Exercise aim
Write out the data exactly, keeping every line.

Supplied records
════════════════

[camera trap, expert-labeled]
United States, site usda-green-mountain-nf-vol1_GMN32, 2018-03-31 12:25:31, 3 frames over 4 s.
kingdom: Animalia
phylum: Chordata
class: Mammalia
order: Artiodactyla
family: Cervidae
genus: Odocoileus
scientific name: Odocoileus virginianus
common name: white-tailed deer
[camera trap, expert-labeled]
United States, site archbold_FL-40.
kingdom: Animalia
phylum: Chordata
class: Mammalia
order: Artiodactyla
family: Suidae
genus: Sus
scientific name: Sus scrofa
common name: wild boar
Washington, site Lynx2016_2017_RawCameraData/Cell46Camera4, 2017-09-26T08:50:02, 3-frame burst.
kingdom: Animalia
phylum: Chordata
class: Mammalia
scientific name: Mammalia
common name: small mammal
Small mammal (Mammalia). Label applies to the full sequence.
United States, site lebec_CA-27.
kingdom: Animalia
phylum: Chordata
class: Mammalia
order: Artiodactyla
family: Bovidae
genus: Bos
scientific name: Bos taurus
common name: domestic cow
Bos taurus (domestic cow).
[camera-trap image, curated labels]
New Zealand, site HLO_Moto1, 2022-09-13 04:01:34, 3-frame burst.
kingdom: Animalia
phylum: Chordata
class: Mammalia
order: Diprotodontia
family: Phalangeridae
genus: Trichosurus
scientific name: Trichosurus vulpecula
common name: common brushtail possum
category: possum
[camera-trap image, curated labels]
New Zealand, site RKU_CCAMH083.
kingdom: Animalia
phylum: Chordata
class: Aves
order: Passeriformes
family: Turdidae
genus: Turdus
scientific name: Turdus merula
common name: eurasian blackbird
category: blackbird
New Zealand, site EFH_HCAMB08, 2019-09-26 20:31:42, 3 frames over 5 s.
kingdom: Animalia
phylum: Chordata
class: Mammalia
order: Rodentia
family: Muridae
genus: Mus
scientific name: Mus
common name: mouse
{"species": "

════════════════

Completed exercise
[camera trap, expert-labeled]
United States, site usda-green-mountain-nf-vol1_GMN32, 2018-03-31 12:25:31, 3 frames over 4 s.
kingdom: Animalia
phylum: Chordata
class: Mammalia
order: Artiodactyla
family: Cervidae
genus: Odocoileus
scientific name: Odocoileus virginianus
common name: white-tailed deer
[camera trap, expert-labeled]
United States, site archbold_FL-40.
kingdom: Animalia
phylum: Chordata
class: Mammalia
order: Artiodactyla
family: Suidae
genus: Sus
scientific name: Sus scrofa
common name: wild boar
Washington, site Lynx2016_2017_RawCameraData/Cell46Camera4, 2017-09-26T08:50:02, 3-frame burst.
kingdom: Animalia
phylum: Chordata
class: Mammalia
scientific name: Mammalia
common name: small mammal
Small mammal (Mammalia). Label applies to the full sequence.
United States, site lebec_CA-27.
kingdom: Animalia
phylum: Chordata
class: Mammalia
order: Artiodactyla
family: Bovidae
genus: Bos
scientific name: Bos taurus
common name: domestic cow
Bos taurus (domestic cow).
[camera-trap image, curated labels]
New Zealand, site HLO_Moto1, 2022-09-13 04:01:34, 3-frame burst.
kingdom: Animalia
phylum: Chordata
class: Mammalia
order: Diprotodontia
family: Phalangeridae
genus: Trichosurus
scientific name: Trichosurus vulpecula
common name: common brushtail possum
category: possum
[camera-trap image, curated labels]
New Zealand, site RKU_CCAMH083.
kingdom: Animalia
phylum: Chordata
class: Aves
order: Passeriformes
family: Turdidae
genus: Turdus
scientific name: Turdus merula
common name: eurasian blackbird
category: blackbird
New Zealand, site EFH_HCAMB08, 2019-09-26 20:31:42, 3 frames over 5 s.
kingdom: Animalia
phylum: Chordata
class: Mammalia
order: Rodentia
family: Muridae
genus: Mus
scientific name: Mus
common name: mouse
{"species": "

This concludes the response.